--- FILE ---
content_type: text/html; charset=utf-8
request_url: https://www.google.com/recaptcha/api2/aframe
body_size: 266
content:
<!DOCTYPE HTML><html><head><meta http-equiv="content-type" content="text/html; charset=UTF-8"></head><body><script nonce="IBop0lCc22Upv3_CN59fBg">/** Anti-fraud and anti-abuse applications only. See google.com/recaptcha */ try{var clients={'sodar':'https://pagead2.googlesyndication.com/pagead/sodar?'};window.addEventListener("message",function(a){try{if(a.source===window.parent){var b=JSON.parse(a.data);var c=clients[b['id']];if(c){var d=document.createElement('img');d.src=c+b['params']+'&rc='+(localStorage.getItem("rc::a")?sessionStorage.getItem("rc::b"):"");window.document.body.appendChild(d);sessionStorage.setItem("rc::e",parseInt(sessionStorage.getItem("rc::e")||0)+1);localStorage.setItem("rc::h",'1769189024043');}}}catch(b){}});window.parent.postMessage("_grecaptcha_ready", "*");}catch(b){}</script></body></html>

_ _ _ _ _

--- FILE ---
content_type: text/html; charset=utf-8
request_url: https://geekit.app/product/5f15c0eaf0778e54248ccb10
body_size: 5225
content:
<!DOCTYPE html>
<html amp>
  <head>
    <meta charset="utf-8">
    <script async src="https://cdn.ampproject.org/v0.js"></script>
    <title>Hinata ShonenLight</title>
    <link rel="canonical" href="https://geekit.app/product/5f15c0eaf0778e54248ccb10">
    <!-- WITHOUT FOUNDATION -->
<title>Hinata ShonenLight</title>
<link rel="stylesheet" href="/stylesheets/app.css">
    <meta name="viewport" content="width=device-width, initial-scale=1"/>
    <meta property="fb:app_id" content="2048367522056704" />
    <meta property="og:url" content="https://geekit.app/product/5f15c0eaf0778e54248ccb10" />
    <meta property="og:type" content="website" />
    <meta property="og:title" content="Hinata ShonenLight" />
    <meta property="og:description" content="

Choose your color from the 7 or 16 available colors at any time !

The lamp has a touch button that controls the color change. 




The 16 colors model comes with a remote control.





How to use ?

_ _ _ _ _

Of the lines in the data, report each one containing the string "title".

◆ TASK ANSWER
    <title>Hinata ShonenLight</title>
<title>Hinata ShonenLight</title>
    <meta property="og:title" content="Hinata ShonenLight" />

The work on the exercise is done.